• Instructions to follow
Only the lines from the one with "family: Cervidae" through the end of the material are wanted, copied exactly and with the pictures left out.

----------

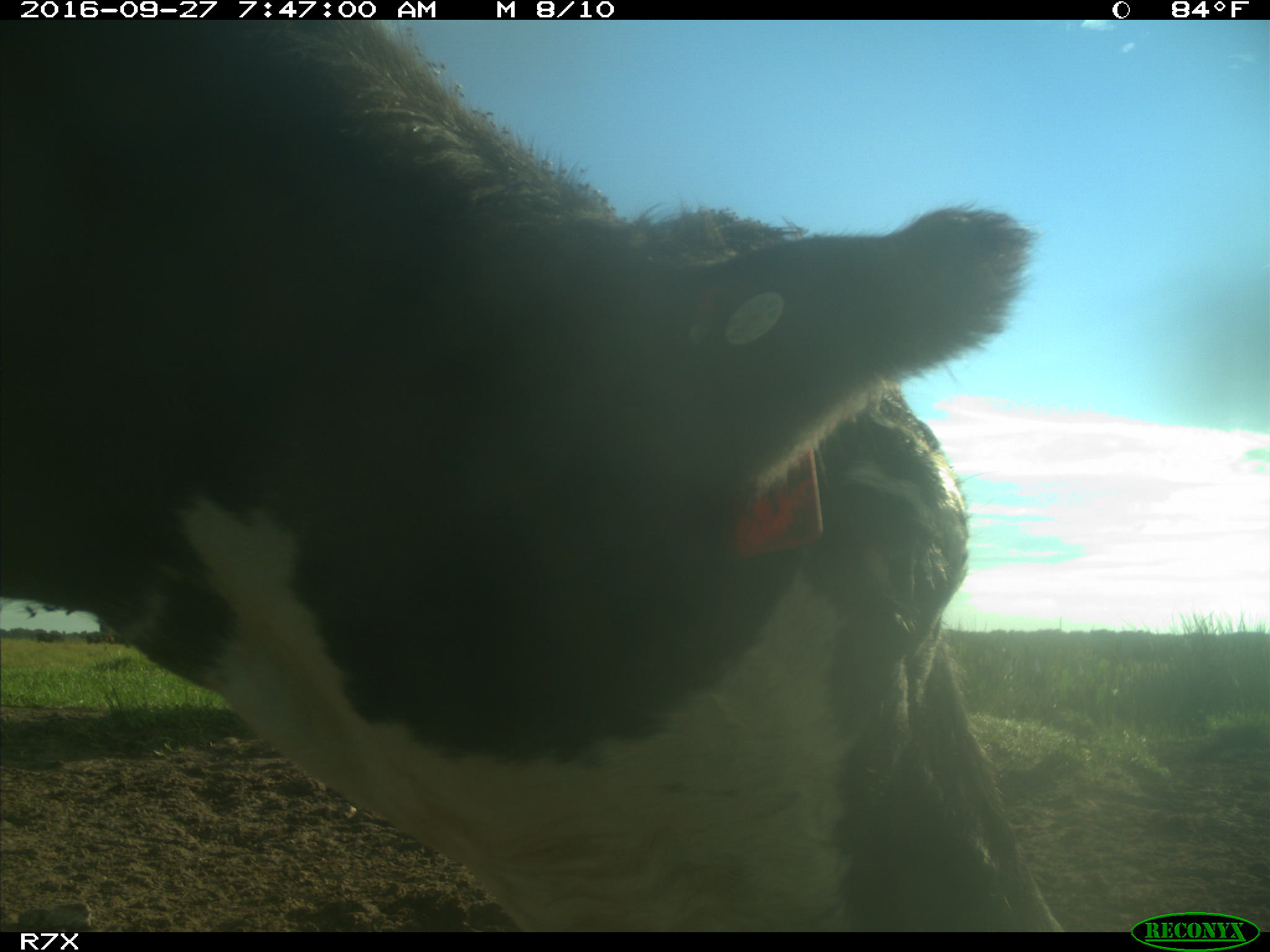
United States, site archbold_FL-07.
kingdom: Animalia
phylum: Chordata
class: Mammalia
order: Artiodactyla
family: Bovidae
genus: Bos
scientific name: Bos taurus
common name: domestic cow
Bos taurus (domestic cow).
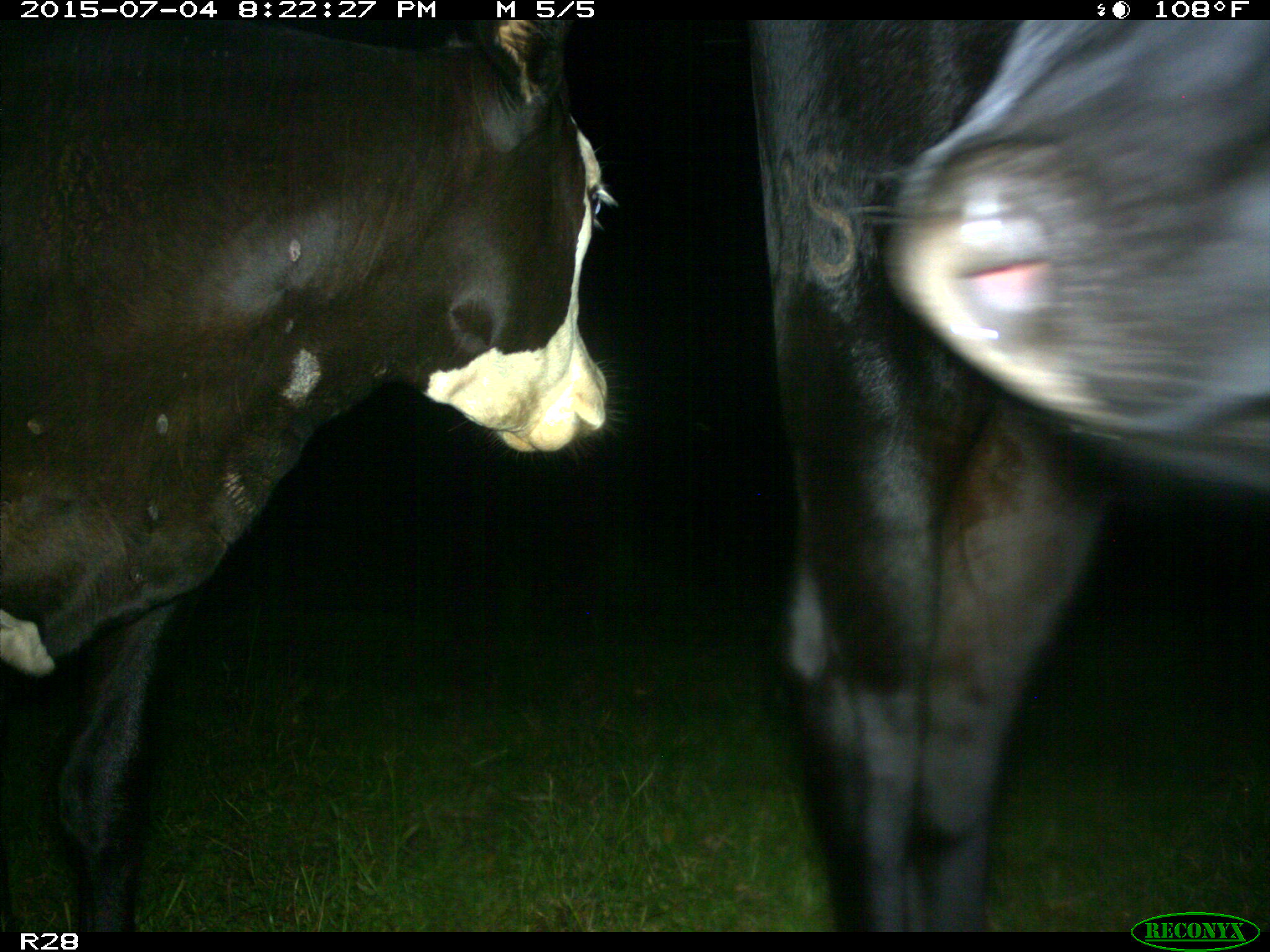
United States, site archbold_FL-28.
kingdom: Animalia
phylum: Chordata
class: Mammalia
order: Artiodactyla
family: Bovidae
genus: Bos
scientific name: Bos taurus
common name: domestic cow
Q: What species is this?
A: Bos taurus (domestic cow).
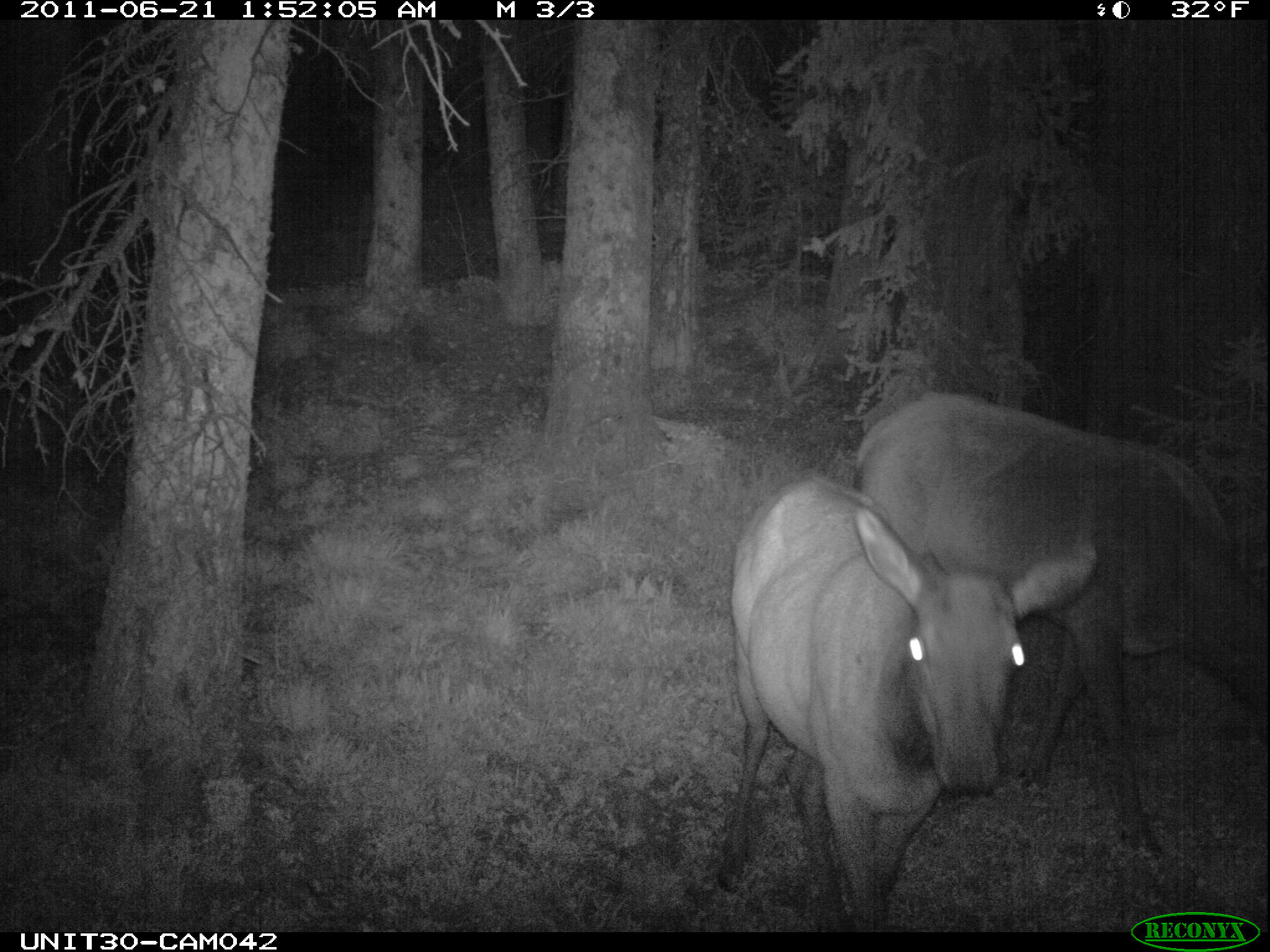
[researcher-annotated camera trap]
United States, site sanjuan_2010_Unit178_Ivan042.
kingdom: Animalia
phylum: Chordata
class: Mammalia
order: Artiodactyla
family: Cervidae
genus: Cervus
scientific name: Cervus elaphus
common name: red deer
Cervus elaphus (red deer).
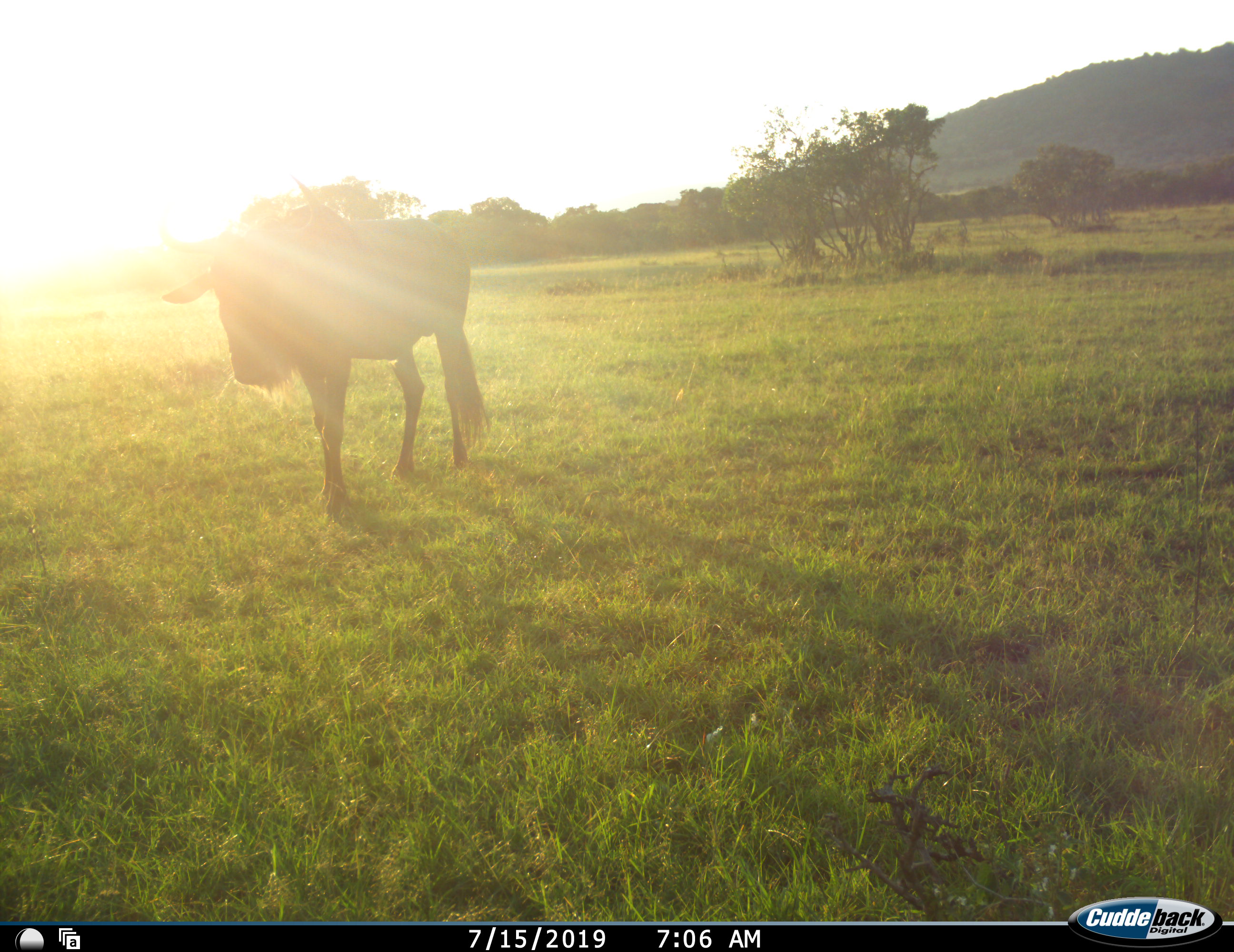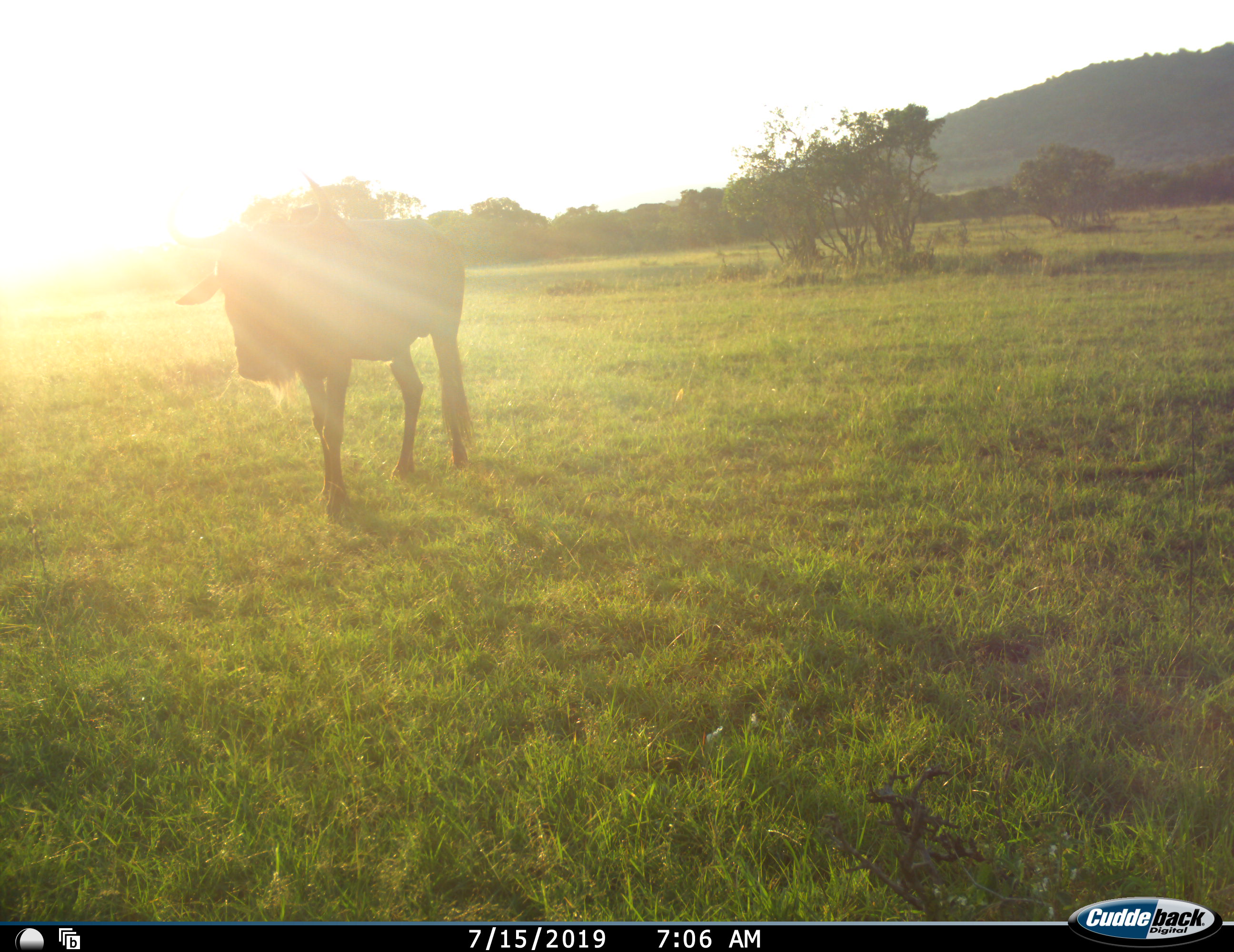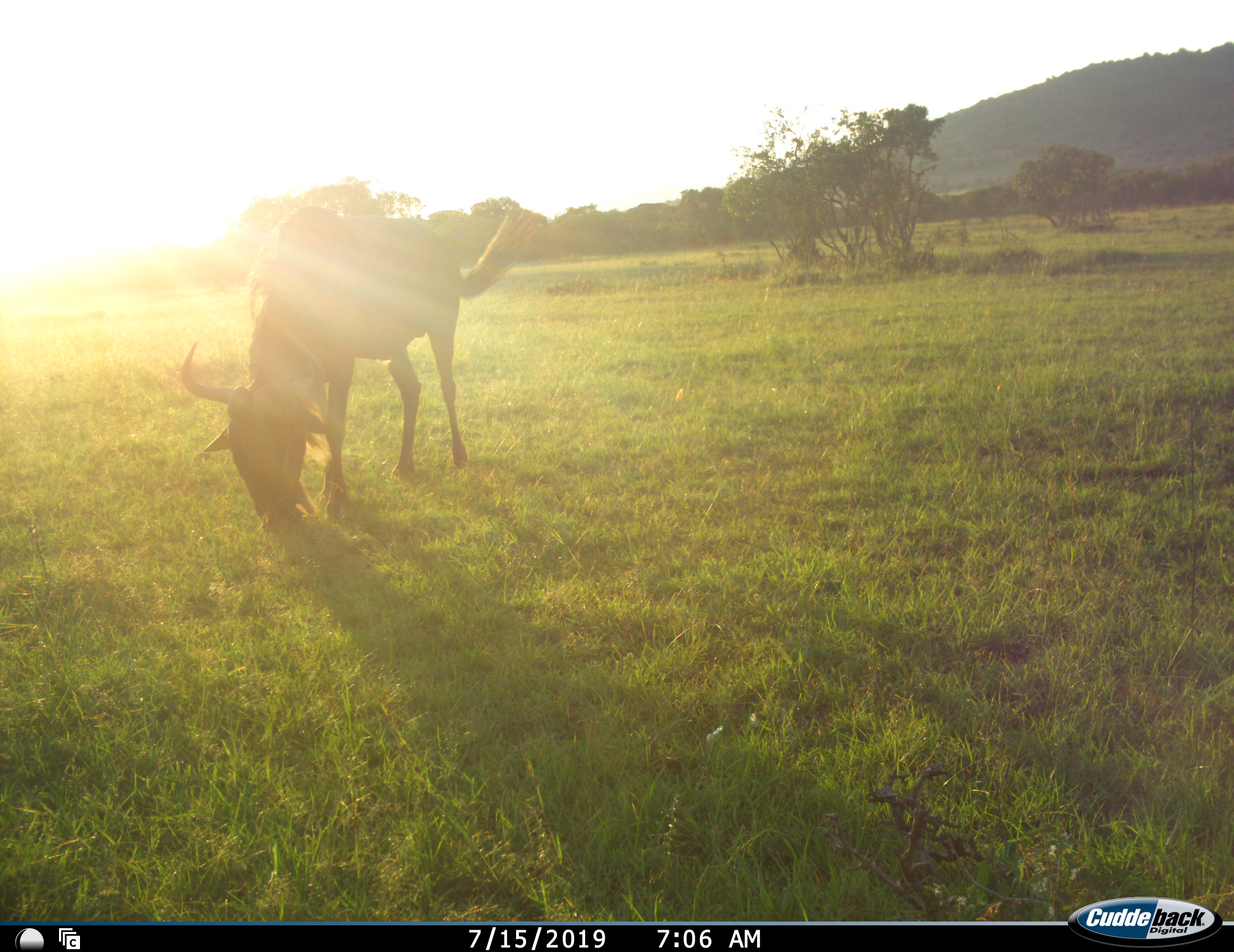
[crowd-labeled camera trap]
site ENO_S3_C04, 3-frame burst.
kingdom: Animalia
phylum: Chordata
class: Mammalia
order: Artiodactyla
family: Bovidae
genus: Connochaetes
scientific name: Connochaetes taurinus taurinus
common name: blue wildebeest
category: wildebeestblue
Wildebeestblue (blue wildebeest) (Connochaetes taurinus taurinus), count 1. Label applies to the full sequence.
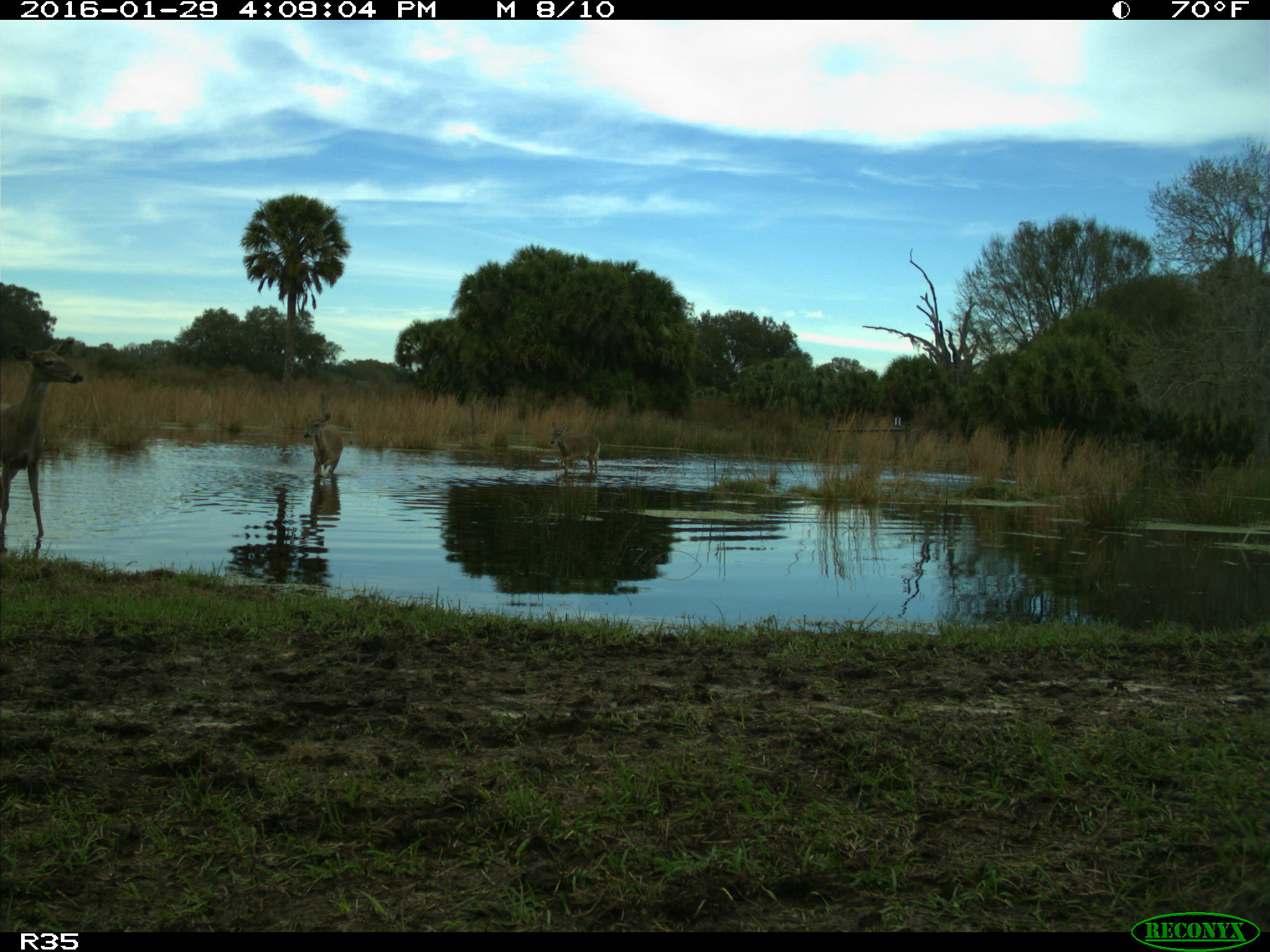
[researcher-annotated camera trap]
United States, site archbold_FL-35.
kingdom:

----------

• Response
family: Cervidae
genus: Cervus
scientific name: Cervus elaphus
common name: red deer
Cervus elaphus (red deer).
[crowd-labeled camera trap]
site ENO_S3_C04, 3-frame burst.
kingdom: Animalia
phylum: Chordata
class: Mammalia
order: Artiodactyla
family: Bovidae
genus: Connochaetes
scientific name: Connochaetes taurinus taurinus
common name: blue wildebeest
category: wildebeestblue
Wildebeestblue (blue wildebeest) (Connochaetes taurinus taurinus), count 1. Label applies to the full sequence.
[researcher-annotated camera trap]
United States, site archbold_FL-35.
kingdom:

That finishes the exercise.